EXCERPT PROVIDED:
In order to build a highly effective leadership team, it is critical to ensure that your organisation has a strategic vision and objectives which all your leaders buy into.
As we’ve discussed before ‘Defining and communicating your business’ purpose and objectives’ the keys to achieving this lie in clearly defining your business purpose, strategy and goals, and then communicating it properly to gain engagement and buy-in.
However, once this has been achieved, what then?
How do you get your leaders to live and breathe your purpose, mission and vision?
The leadership guru, John C Maxwell, once said: “Inability to make decisions is one of the principal reasons executives fail. Deficiency in decision-making ranks much higher than a lack of specific knowledge or technical know-how as an indicator of leadership failure.”
Simply put, this means the leaders within your organisation must be empowered to not only make business-critical decisions – and be held accountable for them – but to do so without fear of failure.
So, how do you empower your leaders to make decisions, take more responsibility and drive your business strategy forward?

The keys to empowering your leaders

Many organisations have leaders with strong operational skills. It’s how they maintain the status quo. However, they often lack people with the skills, experience and confidence to tackle issues which fall outside of their comfort zone or require more effort than usual or a bit of lateral thinking to resolve.
This can be exacerbated by the structure and framework that your leaders operate in.
If that structure is too rigid, if leaders aren’t given the leeway to make decisions which may affect a certain outcome, and if they are given the freedom to fail but to learn from their mistakes, it can have a real impact on the overall efficiency of the organisation.
In practical terms, this can lead to a loss of staff engagement, low morale and high employee turnover.
In real terms, this can have a real impact both on productivity and your bottom line.
A study by global leadership consultancy Zenger Folkman found that where empowerment within an organisation was low, only four per cent employees were willing put extra effort in. Conversely, where empowerment was high, that figure rose to 67%.
This finding illustrates another major benefit of having a highly empowered team – if your people are more satisfied in work, they’ll be willing to put in the extra effort needed to drive the business towards achieving its goals. That’s a win, right?
There are a few practical steps you can take, right now, to make your leaders feel more empowered.

Value ideas and innovation

There’s nothing more disheartening than having an idea, good or bad, ignored.
Rejecting an idea outright or listening to an idea but then doing nothing with it are both behaviours which discourage empowerment.
So, you should be looking to create a culture which values ideas and innovation and encourages people to speak up, without fear of getting shot down in flames.

Rewards and recognition

A basic tenet of psychology is that behaviour which gets rewarded gets repeated. Russian scientist Ivan Pavlov proved this theory in the 1890s by conditioning his dogs to associate being fed with positive behaviour. Humans are no different.

WRITTEN EXERCISE A:
In the records, copy the stretch from the line containing "The metadata says tripods" through the line containing "[9,270,25,280]" verbatim, both end lines included.
WRITTEN EXERCISE B:
Pick up the text on empowering leaders right after its final sentence and keep writing.

EXERCISE DATA:
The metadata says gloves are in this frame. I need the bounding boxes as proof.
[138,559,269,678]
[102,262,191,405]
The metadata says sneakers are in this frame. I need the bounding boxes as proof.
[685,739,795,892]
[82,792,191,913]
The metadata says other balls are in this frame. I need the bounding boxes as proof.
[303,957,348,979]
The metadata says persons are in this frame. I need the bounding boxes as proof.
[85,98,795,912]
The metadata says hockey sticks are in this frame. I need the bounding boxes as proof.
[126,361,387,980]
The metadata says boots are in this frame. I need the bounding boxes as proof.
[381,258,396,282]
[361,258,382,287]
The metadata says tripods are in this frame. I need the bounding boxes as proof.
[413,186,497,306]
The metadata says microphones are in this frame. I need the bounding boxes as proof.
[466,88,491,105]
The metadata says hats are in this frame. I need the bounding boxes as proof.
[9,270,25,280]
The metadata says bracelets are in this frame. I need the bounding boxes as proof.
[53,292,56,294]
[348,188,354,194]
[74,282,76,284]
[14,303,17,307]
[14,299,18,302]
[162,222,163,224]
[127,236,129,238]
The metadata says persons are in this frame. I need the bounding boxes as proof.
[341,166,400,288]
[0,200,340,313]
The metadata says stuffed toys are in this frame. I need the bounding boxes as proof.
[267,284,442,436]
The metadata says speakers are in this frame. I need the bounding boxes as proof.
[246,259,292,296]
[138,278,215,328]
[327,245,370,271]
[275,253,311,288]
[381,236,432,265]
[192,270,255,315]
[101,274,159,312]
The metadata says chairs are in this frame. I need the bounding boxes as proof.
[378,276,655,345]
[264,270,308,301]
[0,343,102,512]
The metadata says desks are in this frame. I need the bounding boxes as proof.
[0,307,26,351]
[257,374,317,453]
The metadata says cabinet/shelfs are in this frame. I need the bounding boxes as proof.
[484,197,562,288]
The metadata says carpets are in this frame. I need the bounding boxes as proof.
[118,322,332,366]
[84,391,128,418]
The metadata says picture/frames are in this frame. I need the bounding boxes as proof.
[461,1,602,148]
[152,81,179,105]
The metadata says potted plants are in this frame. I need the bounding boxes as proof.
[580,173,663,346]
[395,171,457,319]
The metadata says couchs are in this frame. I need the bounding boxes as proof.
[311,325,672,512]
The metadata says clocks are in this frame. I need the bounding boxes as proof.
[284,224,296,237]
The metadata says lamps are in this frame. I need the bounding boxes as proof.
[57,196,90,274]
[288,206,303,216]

RESPONSE A:
The metadata says tripods are in this frame. I need the bounding boxes as proof.
[413,186,497,306]
The metadata says microphones are in this frame. I need the bounding boxes as proof.
[466,88,491,105]
The metadata says hats are in this frame. I need the bounding boxes as proof.
[9,270,25,280]

RESPONSE B:
So, empowering your leaders to take risks, and rewarding them for the positive outcomes this creates, increases their own empowerment.
It can also have the knock-on effect of spurring other team members on to also push themselves and take risks if they see their colleagues getting rewarded for it.

Authority and autonomy

When a leader has the authority – and the autonomy – to make a decision, they feel more empowered. Conversely, if they make a decision that gets reversed by someone at a higher level, they feel less empowered.
The more control people have over their work and how it is done, the higher their sense of empowerment.
So, if your leaders are skilled, knowledgeable and experienced enough to make good decisions, give them the authority to do so, without fear of failure. And if you don’t get the outcome you expected or were looking for, learn from it.
In the aftermath of Honda’s recall of 8.5m vehicles because of faulty airbags, a senior executive of the carmaker said: “We forgot that failure is never an acceptable outcome; instead, it is the means to acceptable outcomes.”

Invest in development

As we said earlier, many leaders possess strong operational skills, but often lack the knowledge, skills, expertise or experience to tackle anything which they find too challenging.
There is a strong link between development and empowerment, because it shows you are willing to invest in your people to help them perform their roles better.
This not only results in better leaders, it also communicates that they are valued.

How can FP Training help?

If you’re looking to invest in the development of your leadership team, FP Training can create a programme of bespoke solutions to help your leaders take on more responsibility and accountability for managing their staff.
This will lead to a greater understanding of the responsibilities that come with a leadership role and how to lead a team, improvements in problem-solving, decision-making and planning, better time management, more delegation and less firefighting.
All of this will result in greater productivity, more efficiency and, ultimately, enhanced profitability and growth.
If you’re interested in finding out more about how FP Training can help you empower your leaders and develop exceptional leadership skills within your business, we’d love to hear from you.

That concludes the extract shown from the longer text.